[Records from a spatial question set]
╔══

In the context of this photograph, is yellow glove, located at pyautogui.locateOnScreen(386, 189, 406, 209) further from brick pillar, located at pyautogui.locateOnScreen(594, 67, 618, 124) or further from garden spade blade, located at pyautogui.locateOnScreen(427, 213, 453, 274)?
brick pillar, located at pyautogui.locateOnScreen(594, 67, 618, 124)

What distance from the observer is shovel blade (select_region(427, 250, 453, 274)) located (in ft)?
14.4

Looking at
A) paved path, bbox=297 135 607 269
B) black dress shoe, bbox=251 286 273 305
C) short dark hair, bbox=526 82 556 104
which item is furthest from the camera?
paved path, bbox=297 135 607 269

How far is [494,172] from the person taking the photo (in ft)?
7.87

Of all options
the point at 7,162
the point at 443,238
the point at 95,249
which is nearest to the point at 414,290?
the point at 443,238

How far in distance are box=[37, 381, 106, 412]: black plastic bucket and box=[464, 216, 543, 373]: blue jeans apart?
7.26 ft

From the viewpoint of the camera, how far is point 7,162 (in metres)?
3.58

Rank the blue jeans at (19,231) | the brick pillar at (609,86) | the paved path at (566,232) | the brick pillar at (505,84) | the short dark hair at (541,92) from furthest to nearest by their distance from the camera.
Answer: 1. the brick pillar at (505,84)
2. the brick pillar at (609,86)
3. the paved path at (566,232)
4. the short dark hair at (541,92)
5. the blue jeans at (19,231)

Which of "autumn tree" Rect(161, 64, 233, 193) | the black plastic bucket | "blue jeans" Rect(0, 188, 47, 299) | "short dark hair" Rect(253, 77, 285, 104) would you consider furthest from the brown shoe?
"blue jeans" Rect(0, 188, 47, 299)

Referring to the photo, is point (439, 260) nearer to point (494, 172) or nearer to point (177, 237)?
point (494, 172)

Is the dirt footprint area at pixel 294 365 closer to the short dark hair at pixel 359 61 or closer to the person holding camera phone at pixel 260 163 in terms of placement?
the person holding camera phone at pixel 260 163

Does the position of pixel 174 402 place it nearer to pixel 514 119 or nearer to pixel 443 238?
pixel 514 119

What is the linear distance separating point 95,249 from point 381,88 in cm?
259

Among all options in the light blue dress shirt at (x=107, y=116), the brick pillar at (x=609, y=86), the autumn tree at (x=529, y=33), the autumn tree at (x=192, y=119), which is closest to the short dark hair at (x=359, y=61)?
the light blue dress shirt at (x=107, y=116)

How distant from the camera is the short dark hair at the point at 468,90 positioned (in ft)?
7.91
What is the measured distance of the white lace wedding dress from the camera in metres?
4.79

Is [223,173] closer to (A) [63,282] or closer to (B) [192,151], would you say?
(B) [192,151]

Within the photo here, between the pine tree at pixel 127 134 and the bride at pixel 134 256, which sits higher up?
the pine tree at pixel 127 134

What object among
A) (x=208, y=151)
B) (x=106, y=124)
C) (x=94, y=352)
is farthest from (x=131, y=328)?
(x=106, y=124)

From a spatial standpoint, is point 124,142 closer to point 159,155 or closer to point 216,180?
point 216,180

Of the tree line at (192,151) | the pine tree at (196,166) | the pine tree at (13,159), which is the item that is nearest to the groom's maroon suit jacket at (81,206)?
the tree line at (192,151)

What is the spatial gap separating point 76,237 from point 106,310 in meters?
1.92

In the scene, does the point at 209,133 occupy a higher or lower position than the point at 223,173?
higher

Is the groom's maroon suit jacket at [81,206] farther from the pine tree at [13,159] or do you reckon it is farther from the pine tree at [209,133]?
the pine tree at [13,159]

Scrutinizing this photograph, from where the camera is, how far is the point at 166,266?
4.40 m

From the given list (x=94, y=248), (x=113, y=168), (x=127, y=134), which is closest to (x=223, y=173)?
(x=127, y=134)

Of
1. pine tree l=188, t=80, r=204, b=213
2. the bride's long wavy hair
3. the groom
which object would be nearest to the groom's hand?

╚══

▶ [EXERCISE AIM]
Lay out the lines of the material as a numbered list, beginning at the line that contains "In the scene, does" and stopping after the last line of the material. Leave out any blank lines.

▶ [SOLUTION TO THIS TASK]
1. In the scene, does the point at 209,133 occupy a higher or lower position than the point at 223,173?
2. higher
3. Is the groom's maroon suit jacket at [81,206] farther from the pine tree at [13,159] or do you reckon it is farther from the pine tree at [209,133]?
4. the pine tree at [13,159]
5. Scrutinizing this photograph, from where the camera is, how far is the point at 166,266?
6. 4.40 m
7. From the given list (x=94, y=248), (x=113, y=168), (x=127, y=134), which is closest to (x=223, y=173)?
8. (x=127, y=134)
9. Of
10. 1. pine tree l=188, t=80, r=204, b=213
11. 2. the bride's long wavy hair
12. 3. the groom
13. which object would be nearest to the groom's hand?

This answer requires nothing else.